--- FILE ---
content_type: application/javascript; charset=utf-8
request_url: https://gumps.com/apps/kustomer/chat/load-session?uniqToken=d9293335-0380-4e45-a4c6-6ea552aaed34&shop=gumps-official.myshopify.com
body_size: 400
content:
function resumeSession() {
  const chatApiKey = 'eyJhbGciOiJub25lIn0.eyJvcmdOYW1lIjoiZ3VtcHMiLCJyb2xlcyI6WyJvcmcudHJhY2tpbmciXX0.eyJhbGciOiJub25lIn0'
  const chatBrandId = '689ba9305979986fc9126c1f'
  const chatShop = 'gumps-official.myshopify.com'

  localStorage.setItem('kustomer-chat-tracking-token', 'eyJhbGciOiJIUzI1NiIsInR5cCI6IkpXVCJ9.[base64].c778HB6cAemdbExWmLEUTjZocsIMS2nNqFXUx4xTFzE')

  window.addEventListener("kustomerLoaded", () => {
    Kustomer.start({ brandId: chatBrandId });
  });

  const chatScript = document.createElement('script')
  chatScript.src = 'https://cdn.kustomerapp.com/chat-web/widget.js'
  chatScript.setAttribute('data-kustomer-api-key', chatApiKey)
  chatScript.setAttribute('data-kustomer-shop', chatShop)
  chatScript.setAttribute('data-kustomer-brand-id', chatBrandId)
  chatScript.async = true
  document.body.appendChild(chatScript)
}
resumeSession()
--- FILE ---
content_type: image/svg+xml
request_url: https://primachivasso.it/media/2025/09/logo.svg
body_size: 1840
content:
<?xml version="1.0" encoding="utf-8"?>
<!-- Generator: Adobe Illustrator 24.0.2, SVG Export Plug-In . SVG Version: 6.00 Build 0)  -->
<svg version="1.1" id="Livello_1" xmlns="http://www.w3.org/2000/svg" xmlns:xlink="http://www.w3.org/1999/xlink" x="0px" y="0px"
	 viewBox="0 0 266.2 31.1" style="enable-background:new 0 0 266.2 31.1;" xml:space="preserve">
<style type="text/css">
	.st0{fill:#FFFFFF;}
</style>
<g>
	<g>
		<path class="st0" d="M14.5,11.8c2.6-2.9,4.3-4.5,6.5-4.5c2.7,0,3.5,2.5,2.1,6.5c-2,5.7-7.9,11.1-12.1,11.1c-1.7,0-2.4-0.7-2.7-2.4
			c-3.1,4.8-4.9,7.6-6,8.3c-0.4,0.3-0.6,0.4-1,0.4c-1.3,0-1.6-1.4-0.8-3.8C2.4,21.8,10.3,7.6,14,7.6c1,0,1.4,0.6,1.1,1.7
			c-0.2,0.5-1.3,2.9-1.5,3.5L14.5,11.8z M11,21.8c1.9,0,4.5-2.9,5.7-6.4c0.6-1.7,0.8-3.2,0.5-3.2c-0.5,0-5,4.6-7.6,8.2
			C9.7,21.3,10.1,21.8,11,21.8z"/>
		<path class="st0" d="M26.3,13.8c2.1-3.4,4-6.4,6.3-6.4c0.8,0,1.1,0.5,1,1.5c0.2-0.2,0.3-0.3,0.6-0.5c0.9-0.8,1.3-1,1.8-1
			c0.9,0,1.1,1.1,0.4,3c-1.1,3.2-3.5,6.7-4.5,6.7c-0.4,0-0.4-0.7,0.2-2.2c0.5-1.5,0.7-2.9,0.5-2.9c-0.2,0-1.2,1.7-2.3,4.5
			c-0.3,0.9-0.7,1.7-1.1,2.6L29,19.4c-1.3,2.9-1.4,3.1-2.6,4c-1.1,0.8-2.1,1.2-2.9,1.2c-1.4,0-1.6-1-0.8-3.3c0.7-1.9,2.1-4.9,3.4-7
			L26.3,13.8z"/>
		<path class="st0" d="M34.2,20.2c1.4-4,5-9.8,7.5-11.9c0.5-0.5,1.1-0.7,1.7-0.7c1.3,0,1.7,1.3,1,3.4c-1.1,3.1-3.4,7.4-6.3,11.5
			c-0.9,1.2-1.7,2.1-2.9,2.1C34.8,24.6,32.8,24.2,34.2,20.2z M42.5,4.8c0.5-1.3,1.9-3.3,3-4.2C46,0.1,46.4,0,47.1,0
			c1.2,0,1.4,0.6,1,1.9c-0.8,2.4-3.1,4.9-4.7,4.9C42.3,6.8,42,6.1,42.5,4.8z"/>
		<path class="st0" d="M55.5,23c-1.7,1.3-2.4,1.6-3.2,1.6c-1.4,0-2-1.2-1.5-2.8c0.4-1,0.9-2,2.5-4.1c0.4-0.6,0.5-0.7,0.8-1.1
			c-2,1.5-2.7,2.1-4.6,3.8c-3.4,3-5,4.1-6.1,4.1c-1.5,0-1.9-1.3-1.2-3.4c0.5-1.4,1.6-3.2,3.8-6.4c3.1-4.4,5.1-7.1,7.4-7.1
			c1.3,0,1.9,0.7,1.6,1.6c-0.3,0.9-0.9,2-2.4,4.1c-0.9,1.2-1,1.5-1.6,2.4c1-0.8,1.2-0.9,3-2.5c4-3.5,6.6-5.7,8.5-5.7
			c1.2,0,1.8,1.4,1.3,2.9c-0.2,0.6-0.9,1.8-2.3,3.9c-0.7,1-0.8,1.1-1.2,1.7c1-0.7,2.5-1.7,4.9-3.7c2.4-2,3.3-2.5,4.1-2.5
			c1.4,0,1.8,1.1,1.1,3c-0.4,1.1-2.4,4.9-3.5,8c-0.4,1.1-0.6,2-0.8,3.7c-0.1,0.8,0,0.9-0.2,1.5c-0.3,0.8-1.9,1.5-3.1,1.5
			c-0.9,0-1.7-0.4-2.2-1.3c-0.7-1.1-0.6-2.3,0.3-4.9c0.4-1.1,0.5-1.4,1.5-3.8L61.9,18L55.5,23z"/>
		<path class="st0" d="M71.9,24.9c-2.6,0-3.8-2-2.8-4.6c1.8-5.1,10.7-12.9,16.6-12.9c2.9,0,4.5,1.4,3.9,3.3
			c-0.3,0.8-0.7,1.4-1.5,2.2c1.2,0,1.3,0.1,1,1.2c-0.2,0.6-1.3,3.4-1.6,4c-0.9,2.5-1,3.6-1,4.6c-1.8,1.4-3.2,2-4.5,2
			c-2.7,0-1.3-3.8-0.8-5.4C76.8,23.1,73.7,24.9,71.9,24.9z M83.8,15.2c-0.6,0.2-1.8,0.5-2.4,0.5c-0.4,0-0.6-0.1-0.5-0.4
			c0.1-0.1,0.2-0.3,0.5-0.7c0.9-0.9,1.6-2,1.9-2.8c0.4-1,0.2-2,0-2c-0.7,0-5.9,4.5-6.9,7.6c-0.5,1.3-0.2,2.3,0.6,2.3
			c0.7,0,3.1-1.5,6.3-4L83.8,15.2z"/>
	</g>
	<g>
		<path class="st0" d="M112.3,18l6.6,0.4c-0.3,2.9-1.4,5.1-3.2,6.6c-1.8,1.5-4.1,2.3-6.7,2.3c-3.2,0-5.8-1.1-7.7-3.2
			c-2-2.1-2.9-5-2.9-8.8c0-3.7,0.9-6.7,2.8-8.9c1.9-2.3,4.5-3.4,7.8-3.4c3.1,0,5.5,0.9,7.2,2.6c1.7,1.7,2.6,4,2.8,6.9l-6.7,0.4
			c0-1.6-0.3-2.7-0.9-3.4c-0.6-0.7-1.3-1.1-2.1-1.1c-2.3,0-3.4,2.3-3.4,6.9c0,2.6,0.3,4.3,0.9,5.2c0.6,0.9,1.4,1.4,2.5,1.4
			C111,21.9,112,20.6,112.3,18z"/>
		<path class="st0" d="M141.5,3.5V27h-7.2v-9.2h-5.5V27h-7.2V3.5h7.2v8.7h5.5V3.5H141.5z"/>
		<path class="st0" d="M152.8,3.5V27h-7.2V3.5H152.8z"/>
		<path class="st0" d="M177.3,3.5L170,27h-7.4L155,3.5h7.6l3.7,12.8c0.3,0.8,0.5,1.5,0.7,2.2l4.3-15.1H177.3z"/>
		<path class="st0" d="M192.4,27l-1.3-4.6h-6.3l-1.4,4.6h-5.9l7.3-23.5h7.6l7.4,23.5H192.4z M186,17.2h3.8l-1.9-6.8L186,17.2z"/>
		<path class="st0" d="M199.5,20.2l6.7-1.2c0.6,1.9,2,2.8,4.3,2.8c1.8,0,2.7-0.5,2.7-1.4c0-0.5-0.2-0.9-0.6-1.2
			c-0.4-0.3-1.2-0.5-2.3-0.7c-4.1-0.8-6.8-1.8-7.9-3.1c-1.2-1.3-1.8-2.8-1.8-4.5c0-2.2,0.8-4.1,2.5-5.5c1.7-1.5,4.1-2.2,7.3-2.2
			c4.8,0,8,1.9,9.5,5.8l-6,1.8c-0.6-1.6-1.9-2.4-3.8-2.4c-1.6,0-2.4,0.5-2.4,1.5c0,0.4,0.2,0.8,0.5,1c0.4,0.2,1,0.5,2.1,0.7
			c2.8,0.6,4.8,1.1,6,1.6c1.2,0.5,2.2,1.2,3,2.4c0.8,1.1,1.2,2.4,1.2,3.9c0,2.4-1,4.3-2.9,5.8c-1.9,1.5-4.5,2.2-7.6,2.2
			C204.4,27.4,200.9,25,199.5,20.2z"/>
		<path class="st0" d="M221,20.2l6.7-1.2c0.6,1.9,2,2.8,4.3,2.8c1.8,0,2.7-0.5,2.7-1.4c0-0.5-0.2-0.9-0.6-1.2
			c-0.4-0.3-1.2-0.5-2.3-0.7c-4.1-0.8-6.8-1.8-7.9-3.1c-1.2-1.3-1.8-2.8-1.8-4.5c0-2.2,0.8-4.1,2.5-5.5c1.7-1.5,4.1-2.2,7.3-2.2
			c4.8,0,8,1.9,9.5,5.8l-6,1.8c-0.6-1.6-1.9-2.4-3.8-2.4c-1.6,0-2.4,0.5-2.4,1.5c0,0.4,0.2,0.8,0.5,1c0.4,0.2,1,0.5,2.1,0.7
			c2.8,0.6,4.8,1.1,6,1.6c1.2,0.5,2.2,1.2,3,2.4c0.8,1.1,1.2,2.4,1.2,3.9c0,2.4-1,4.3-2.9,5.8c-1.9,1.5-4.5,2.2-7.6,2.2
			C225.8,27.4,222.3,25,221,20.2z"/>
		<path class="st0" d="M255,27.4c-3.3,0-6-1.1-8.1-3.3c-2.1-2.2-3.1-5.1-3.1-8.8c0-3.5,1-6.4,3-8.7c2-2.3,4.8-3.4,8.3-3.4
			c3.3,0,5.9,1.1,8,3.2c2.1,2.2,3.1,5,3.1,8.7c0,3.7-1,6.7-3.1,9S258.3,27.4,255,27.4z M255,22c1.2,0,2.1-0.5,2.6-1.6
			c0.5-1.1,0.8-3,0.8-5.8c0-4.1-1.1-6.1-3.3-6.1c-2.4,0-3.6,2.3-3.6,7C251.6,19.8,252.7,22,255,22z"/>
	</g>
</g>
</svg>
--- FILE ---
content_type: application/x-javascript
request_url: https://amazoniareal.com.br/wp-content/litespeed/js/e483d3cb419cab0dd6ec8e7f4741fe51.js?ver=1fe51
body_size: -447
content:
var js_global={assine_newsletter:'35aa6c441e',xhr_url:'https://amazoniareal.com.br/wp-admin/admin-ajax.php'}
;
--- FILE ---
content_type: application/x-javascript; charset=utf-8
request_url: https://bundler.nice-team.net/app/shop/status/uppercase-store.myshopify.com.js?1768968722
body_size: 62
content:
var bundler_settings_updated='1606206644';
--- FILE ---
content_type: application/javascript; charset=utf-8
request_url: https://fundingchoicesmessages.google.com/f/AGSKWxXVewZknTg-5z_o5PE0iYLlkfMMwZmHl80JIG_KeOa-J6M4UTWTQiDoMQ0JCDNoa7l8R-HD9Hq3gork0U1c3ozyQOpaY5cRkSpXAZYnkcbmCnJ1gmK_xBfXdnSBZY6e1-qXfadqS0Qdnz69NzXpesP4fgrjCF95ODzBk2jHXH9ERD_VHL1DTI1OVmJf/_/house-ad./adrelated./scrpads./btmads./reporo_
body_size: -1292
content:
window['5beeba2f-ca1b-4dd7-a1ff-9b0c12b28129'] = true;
☆ ☆ ☆ ☆ ☆
## Task to carry out
Across all the records, find the lines containing the word "true" and reproduce each one.

## Written response
  chatScript.async = true
window['5beeba2f-ca1b-4dd7-a1ff-9b0c12b28129'] = true;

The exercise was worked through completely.